The all-cause mortality rate is substantially higher in those with 1 or 2 doses than those unvaccinated. That does not seem like it could possibly be correct. Was it just some type of year end accounting artifact?
Lets plot the entire dataset as a timeline.
As we know in January 2021, those vaccinated with 1 and 2 doses have lower mortality rates than unvaccinated. But then in May 2021 those vaccinated with 1 dose ‘at least 21 days ago’, start to have a higher mortality rate than unvaccinated. In October 2021, those vaccinated with 2 doses ‘at least 6 months ago’ start to have a higher mortality rate than unvaccinated. They are followed in November 2021 by those with 2 doses ‘at least 21 days ago’. In addition, the mortality rate of those vaccinated with 3 doses is consistently getting closer to that of unvaccinated. All these trends continue through the end of the dataset in January 2022.
This clearly isn’t an accounting issue, so the obvious variable to look at is age. Even though the Office for National Statistics says its data is age standardized, the data must not account for age in a manner that shows what is really happening.
Table 2 has exactly what you need to look at this more closely. The same mortality by vaccination status data is broken down into age bands of 18-39, 40-49, 50-59, 60-69, 70-79, 80-89, and 90+. I charted it the same way as above, but I removed the ‘less than 21 days ago’ categories as they add a lot of noise and people will be in those groups only a short time compared to the ‘at least 21 days ago’ categories. Additionally the Office for National Statistics combined the ‘between 21 days and 6 months ago’ category with ‘at least 6 months ago’.

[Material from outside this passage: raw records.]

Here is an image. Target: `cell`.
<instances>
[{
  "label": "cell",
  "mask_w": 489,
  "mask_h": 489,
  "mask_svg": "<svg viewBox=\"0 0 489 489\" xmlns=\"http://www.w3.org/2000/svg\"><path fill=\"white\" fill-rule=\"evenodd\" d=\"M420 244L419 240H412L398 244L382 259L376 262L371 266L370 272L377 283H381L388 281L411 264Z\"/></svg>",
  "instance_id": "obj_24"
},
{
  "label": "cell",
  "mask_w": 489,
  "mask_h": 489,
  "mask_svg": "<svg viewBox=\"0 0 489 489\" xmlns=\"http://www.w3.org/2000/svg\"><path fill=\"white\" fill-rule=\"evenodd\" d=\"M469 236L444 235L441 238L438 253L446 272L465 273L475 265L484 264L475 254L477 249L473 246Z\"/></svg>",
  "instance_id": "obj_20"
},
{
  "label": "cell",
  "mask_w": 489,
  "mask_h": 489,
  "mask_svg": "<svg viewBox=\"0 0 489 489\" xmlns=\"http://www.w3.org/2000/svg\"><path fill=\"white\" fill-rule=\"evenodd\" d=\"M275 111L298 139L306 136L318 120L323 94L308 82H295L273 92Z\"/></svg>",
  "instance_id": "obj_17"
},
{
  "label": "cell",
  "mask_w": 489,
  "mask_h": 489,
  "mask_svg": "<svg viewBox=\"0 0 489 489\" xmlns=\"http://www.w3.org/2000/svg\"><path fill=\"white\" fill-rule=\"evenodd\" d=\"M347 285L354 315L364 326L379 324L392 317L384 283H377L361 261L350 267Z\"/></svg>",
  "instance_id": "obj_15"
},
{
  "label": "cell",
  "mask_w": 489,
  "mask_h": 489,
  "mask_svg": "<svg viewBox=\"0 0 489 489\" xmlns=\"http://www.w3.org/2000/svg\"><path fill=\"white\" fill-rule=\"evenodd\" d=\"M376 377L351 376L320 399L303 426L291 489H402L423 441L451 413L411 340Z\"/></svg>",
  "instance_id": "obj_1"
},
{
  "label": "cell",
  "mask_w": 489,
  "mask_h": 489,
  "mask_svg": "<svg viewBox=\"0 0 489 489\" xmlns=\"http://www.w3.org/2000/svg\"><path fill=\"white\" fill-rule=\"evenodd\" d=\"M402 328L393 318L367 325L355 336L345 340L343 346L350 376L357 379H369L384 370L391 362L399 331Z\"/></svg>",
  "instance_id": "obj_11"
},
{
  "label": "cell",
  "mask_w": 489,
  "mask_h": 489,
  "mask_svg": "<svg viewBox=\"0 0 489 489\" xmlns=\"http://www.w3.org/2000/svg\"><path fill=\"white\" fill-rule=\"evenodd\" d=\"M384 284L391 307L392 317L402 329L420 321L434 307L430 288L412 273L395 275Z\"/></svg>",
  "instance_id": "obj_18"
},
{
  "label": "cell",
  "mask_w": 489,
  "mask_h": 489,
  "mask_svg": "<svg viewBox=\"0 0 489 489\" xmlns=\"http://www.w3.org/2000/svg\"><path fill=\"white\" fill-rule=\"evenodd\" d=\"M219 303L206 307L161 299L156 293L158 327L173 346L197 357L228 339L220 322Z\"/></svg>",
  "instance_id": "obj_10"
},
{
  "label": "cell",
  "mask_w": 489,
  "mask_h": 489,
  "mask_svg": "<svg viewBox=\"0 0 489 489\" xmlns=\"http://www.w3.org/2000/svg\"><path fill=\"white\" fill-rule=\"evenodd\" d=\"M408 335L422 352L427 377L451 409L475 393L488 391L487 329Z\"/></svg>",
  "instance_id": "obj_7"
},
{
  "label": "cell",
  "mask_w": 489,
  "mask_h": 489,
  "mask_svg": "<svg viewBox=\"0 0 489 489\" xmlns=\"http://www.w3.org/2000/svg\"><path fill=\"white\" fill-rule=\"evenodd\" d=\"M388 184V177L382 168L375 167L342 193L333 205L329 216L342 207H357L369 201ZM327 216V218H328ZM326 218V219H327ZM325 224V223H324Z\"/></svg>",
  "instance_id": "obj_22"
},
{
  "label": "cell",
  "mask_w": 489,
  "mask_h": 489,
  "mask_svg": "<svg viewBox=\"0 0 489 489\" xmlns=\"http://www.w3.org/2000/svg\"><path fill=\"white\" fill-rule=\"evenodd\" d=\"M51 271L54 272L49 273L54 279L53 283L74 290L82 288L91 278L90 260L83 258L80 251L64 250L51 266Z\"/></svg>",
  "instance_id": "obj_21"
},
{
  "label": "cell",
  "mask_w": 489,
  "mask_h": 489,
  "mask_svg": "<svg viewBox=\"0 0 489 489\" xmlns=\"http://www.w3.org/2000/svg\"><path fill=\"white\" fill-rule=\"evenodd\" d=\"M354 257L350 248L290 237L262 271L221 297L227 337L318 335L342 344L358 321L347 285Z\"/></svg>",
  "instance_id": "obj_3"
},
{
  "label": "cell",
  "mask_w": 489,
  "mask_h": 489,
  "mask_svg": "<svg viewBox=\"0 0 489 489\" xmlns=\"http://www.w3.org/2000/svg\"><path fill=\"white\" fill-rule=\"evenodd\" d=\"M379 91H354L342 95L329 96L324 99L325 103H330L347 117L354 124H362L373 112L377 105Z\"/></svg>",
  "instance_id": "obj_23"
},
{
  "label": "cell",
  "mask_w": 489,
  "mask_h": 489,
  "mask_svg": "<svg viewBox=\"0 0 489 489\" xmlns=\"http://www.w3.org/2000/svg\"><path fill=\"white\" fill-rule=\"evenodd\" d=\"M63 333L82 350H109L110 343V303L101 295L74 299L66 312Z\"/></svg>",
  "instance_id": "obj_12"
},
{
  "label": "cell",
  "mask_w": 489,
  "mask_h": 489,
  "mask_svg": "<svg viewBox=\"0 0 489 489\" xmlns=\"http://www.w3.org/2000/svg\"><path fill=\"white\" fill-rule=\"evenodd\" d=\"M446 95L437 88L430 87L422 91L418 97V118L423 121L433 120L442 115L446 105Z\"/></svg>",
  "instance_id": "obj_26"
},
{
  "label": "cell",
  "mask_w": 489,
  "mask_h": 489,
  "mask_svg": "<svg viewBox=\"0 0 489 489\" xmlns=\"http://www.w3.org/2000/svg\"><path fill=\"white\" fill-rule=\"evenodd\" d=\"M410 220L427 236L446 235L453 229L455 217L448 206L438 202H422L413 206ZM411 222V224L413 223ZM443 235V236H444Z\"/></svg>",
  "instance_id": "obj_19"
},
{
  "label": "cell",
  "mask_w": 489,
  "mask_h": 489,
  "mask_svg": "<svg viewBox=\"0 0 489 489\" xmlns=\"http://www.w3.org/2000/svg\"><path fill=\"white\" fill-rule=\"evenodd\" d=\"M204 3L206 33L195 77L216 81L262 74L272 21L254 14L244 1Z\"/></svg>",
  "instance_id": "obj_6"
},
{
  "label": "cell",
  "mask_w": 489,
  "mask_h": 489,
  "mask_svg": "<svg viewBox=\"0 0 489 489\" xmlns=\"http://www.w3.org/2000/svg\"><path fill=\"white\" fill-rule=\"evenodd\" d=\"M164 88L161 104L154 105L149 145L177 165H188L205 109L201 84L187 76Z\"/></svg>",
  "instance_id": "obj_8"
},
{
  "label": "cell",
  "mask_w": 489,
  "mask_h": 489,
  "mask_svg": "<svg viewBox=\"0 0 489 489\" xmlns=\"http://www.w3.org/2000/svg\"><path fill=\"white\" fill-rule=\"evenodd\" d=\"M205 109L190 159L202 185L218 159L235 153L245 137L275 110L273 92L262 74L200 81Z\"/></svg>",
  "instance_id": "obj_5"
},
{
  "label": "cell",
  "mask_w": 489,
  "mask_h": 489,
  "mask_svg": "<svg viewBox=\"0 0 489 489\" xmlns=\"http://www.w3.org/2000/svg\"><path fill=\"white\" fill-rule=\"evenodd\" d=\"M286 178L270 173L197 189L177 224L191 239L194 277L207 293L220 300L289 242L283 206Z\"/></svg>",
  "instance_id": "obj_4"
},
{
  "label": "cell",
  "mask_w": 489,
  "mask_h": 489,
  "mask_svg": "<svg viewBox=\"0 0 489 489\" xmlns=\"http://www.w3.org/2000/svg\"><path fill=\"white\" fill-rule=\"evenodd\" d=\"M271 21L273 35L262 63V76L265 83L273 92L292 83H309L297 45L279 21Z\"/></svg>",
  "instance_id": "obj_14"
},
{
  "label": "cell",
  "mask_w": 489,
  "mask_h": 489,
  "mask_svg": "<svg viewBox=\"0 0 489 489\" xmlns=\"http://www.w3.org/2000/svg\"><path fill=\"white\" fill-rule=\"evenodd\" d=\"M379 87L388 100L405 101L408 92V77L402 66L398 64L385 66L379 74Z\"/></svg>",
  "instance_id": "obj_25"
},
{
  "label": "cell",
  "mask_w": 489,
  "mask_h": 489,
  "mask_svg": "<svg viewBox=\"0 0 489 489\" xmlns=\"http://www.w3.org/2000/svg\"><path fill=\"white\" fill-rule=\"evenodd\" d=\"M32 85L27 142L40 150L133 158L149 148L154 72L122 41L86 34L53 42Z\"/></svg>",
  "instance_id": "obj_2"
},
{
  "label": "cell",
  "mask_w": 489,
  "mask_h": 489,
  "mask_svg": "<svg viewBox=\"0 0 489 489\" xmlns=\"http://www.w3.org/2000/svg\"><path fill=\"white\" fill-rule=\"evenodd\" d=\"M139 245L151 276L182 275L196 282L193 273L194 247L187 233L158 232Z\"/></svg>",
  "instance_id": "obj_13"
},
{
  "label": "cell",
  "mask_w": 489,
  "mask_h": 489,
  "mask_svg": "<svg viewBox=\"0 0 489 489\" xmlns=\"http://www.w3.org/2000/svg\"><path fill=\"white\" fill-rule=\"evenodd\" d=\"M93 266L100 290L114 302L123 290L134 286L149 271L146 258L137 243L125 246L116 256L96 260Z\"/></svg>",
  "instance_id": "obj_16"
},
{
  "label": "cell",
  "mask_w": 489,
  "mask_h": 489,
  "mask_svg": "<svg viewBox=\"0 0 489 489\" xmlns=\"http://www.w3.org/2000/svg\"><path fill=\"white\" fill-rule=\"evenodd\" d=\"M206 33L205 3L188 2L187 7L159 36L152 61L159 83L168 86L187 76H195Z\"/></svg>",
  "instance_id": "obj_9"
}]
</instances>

This data shows a few interesting things. First that the effect seems to be real and consistent. Second that the effect occurs progressively later as age groups get younger. Third that in ages 18-39 the vaccine seems to have had a negative effect from the start.
I would like to display all the above data in one chart, but the mortality rates are wildly different with 90,000 being the peak for 90+ while 120 is the peak for 18-39. For this reasons the data must be standardized first, which I do as ‘rate vs unvaccinated’.
For example, in January the 18-39 mortality rate of 120 for 1 dose vs 60 for unvaccinated, could be displayed as the 1 dose rate being 2x the unvaccinated rate. For 90+ the 30,000 rate for 1 dose vs 60,000 rate for unvaccinated, could be displayed as the 1 dose rate being 0.5x the unvaccinated rate. When the data is organized in that way and combined, you get the following chart.
This data is all very alarming. A poorly functioning vaccine should still have at least a small positive effect. A non-functioning vaccine should have no effect. Yet we see a negative effect in all age groups for both 1 or 2 doses taken ‘at least 21 days ago’, and it is most cases the negative effect is quite large. The fact that the pattern is consistent and predictable, meaning it moves smoothly from month to month and age bracket to age bracket, gives even more credibility to the pattern.
As I have said, I am not an expert, and there is always the possibility of a reasonable explanation. However since there is potentially a health concern that the data indicates may be larger than COVID-19 itself, it deserves immediate further analysis in a transparent and public way.
Please help get this in front of the right people.